-- Work instructions --
Extract each record and reproduce it exactly.

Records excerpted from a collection

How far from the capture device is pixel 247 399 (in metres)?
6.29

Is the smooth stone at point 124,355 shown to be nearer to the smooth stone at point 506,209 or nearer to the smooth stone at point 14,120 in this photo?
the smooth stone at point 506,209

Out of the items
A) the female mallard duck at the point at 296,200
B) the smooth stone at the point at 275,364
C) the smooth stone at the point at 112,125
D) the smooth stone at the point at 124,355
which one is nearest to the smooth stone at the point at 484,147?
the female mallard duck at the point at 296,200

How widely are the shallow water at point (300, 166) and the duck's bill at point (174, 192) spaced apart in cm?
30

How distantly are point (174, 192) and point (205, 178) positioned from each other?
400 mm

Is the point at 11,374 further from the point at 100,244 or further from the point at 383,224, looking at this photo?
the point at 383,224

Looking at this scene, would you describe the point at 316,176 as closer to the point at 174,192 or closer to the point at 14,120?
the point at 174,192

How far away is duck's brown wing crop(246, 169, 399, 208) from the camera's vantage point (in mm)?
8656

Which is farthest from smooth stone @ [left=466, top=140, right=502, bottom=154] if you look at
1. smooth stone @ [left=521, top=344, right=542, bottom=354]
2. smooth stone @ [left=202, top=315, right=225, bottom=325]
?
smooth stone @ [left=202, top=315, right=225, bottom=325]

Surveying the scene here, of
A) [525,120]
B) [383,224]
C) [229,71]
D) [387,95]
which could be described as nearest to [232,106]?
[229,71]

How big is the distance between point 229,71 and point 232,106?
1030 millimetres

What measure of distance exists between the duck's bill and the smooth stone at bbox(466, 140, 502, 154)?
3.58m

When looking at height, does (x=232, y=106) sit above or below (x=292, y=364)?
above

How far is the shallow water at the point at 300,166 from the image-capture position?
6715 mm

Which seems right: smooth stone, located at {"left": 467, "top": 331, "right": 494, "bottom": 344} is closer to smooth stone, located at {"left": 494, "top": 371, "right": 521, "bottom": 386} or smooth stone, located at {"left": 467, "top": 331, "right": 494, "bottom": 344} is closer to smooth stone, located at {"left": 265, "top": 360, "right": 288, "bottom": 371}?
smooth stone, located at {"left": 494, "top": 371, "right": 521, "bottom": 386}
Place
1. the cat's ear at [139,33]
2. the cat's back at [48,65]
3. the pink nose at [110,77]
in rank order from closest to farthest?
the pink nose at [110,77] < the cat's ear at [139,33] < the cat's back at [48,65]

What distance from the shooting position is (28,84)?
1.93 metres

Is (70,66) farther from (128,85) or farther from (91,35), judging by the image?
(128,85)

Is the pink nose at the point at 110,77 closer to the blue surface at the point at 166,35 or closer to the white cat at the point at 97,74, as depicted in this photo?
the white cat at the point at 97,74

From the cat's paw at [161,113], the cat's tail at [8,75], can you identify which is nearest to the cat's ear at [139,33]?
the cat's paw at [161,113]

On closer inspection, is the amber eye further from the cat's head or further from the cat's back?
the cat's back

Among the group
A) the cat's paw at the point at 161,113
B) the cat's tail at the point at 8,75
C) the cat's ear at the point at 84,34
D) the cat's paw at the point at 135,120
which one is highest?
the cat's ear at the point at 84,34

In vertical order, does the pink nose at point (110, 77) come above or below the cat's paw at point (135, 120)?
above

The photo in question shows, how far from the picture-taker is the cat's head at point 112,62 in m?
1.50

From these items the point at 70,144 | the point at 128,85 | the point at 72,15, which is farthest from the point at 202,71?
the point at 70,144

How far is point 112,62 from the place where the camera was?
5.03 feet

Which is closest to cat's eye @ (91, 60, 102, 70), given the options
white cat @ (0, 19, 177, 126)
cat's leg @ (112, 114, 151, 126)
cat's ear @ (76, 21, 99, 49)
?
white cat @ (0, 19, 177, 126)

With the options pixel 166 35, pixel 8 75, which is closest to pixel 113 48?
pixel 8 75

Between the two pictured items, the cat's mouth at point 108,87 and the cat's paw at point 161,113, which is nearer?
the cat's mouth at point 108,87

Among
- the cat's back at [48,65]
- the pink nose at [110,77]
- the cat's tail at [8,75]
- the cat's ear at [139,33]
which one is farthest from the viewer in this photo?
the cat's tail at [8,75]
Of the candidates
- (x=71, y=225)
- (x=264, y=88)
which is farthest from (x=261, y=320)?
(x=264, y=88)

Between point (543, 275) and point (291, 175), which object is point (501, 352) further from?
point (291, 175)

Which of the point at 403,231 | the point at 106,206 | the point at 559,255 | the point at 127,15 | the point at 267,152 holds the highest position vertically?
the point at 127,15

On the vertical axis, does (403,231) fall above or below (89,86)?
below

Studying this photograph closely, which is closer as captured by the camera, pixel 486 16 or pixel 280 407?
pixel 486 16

-- Complete answer --
How far from the capture device is pixel 247 399 (in metres)?
6.29

Is the smooth stone at point 124,355 shown to be nearer to the smooth stone at point 506,209 or nearer to the smooth stone at point 14,120 in this photo?
the smooth stone at point 506,209

Out of the items
A) the female mallard duck at the point at 296,200
B) the smooth stone at the point at 275,364
C) the smooth stone at the point at 112,125
D) the smooth stone at the point at 124,355
which one is nearest to the smooth stone at the point at 484,147?
the female mallard duck at the point at 296,200

How widely are the shallow water at point (300, 166) and the duck's bill at point (174, 192) spaced apart in cm?
30

How distantly are point (174, 192) and point (205, 178) positioned from each other?
400 mm

Is the point at 11,374 further from the point at 100,244 or further from the point at 383,224, looking at this photo?
the point at 383,224

Looking at this scene, would you describe the point at 316,176 as closer to the point at 174,192 or closer to the point at 14,120?
the point at 174,192

How far away is duck's brown wing crop(246, 169, 399, 208) from the camera's vantage point (in mm)?
8656

Which is farthest from smooth stone @ [left=466, top=140, right=502, bottom=154] if you look at
1. smooth stone @ [left=521, top=344, right=542, bottom=354]
2. smooth stone @ [left=202, top=315, right=225, bottom=325]
?
smooth stone @ [left=202, top=315, right=225, bottom=325]

Surveying the scene here, of
A) [525,120]
B) [383,224]
C) [229,71]
D) [387,95]
which could be described as nearest to [232,106]?
[229,71]

How big is the distance between point 229,71 and point 232,106?
1030 millimetres

What measure of distance exists between the duck's bill and the smooth stone at bbox(466, 140, 502, 154)?
3.58m

When looking at height, does (x=232, y=106) sit above or below (x=292, y=364)?
above

How far is the shallow water at the point at 300,166 from the image-capture position?
6715 mm

Which seems right: smooth stone, located at {"left": 467, "top": 331, "right": 494, "bottom": 344} is closer to smooth stone, located at {"left": 494, "top": 371, "right": 521, "bottom": 386} or smooth stone, located at {"left": 467, "top": 331, "right": 494, "bottom": 344} is closer to smooth stone, located at {"left": 265, "top": 360, "right": 288, "bottom": 371}?
smooth stone, located at {"left": 494, "top": 371, "right": 521, "bottom": 386}
Place
1. the cat's ear at [139,33]
2. the cat's back at [48,65]
3. the pink nose at [110,77]
in rank order from closest to farthest?
the pink nose at [110,77] < the cat's ear at [139,33] < the cat's back at [48,65]

What distance from the shooting position is (28,84)?
1.93 metres

Is (70,66) farther from (128,85) or farther from (91,35), judging by the image?
(128,85)

Is the pink nose at the point at 110,77 closer to the blue surface at the point at 166,35 or closer to the white cat at the point at 97,74, as depicted in this photo?
the white cat at the point at 97,74

From the cat's paw at [161,113], the cat's tail at [8,75], can you identify which is nearest to the cat's ear at [139,33]?
the cat's paw at [161,113]

On closer inspection, is the amber eye further from the cat's head or further from the cat's back?
the cat's back

Among the group
A) the cat's paw at the point at 161,113
B) the cat's tail at the point at 8,75
C) the cat's ear at the point at 84,34
D) the cat's paw at the point at 135,120
which one is highest?
the cat's ear at the point at 84,34

In vertical order, does the pink nose at point (110, 77) come above or below the cat's paw at point (135, 120)?
above

The photo in question shows, how far from the picture-taker is the cat's head at point 112,62 in m?
1.50

From these items the point at 70,144 | the point at 128,85 | the point at 72,15, which is farthest from the point at 202,71?
the point at 70,144

How far is point 112,62 from the place where the camera was?
5.03 feet

Which is closest to cat's eye @ (91, 60, 102, 70), given the options
white cat @ (0, 19, 177, 126)
cat's leg @ (112, 114, 151, 126)
cat's ear @ (76, 21, 99, 49)
?
white cat @ (0, 19, 177, 126)

With the options pixel 166 35, pixel 8 75, which is closest to pixel 113 48?
pixel 8 75

Between the two pictured items, the cat's mouth at point 108,87 and the cat's paw at point 161,113, which is nearer?
the cat's mouth at point 108,87

Among
- the cat's back at [48,65]
- the pink nose at [110,77]
- the cat's tail at [8,75]
- the cat's ear at [139,33]
which one is farthest from the viewer in this photo?
the cat's tail at [8,75]
Of the candidates
- (x=71, y=225)
- (x=264, y=88)
which is farthest from (x=261, y=320)?
(x=264, y=88)

Between point (543, 275) and point (291, 175), which object is point (501, 352) further from?
point (291, 175)

Which of the point at 403,231 | the point at 106,206 | the point at 559,255 | the point at 127,15 | the point at 267,152 holds the highest position vertically?
the point at 127,15

On the vertical axis, does (403,231) fall above or below (89,86)?
below

Studying this photograph closely, which is closer as captured by the camera, pixel 486 16 or pixel 280 407?
pixel 486 16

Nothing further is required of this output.